Wenn Touristiker schlafen

12. Januar 2010 Allgemein 1 Kommentar

Schifahren ist des Österreichers liebste Winterbeschäftigung – behaupte ich. Was sich jedoch in den letzten Jahren massiv geändert hat, sind die Aufstiegshilfen der Skifahrer. Während man vor 10 Jahren noch verhöhnt wurde wenn man mit den Tourenskiern am Pistenrand hinaufstapfte, so ist das heute das klassische Bild in allen Skigebieten. Karawanen ziehen mittlerweile die Berge hoch. Tourengehen in Skigebieten wird von den meisten Touristikern und Skigebietsbetreibern als Problem gesehen, die Chance, die in dieser Entwicklung steckt, wird nicht gesehen. Es herrscht ein Problemorientierung vor, es geht lediglich um Konfliktbewältigung.

Wintertraum auf Tourenskiern

Wintertraum auf Tourenskiern

Ich möchte die bekannten Probleme die es tatsächlich gibt nicht verniedlichen. Es um etwas ganz anderes, viel größeres. Die Touristiker und Skigebietsbetreiber sind endlich dazu aufgerufen, den Tourengeher als vollwertigen Gast zu akzeptieren und auch adäquate Angebote zu schaffen. Die moderne Managementlehre, die sich an kybernetischen Prinzipien orientiert, lehrt uns der Funktionsorientierung den Vorzug gegenüber der Produktorientierung zu geben.
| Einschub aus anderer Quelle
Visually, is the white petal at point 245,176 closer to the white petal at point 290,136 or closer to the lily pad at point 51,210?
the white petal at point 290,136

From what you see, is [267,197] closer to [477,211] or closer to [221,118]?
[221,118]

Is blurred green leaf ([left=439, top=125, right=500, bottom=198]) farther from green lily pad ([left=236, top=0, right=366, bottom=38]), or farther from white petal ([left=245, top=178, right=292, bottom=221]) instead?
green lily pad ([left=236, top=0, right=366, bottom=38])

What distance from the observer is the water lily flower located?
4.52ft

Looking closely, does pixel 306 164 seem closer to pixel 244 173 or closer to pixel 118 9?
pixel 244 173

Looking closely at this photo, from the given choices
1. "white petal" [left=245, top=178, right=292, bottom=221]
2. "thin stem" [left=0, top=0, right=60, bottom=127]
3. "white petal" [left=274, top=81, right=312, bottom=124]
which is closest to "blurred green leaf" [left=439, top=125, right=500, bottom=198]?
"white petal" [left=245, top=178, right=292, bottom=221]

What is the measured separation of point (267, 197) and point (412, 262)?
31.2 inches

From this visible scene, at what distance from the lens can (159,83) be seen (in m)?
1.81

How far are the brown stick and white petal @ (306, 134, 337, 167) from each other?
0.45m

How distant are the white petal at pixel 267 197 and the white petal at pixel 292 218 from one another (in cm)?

Was bedeutet dies mit einfachen Worten? Der Wintertourismus ist aus meiner Sicht zu stark produktorientiert. Das Produkt “Pistenskifahren” dominiert den Winterurlaub. Die Funktion in diesem Zusammenhang wäre der Urlaub im Schnee und diese Funktion wird weiterhin bestand haben. Beim Produkt Pistenskifahren dürften wir in Österreich den Zenit erlangt haben. Sättigung in den Hauptquellmärkten wie z.B. Deutschland und die demografische Entwicklung in den westlichen Ländern bieten ungünstige Rahmenbedingungen. Was die österreichischen Skigebiete rettet ist der Gast aus Osteuropa. Dessen Anreise steht jedoch ökonomisch noch auf sehr tönernen Beinen.

Hoteliers, Vermarkter, Skigebietsbetreiber usw. sind gefordert ihre Produktfokusierung “Pistenskifahren” zu verlassen und Infrastruktur, Packages und Dienstleistungen für Skitourengeher zu schaffen.

Kommentare

  1. Hohenwarter G. sen.

    Es ist mir schon sehr lange unverständlich, warum dieses Segment der Wirtschaft so wenig beworben wird. Nicht nur in der Tourismusbranche, sondern auch im Sportartikelhandel – zumindest bei uns in Villach – müßte der Kunde noch viel besser bzw. effizienter umworben werden.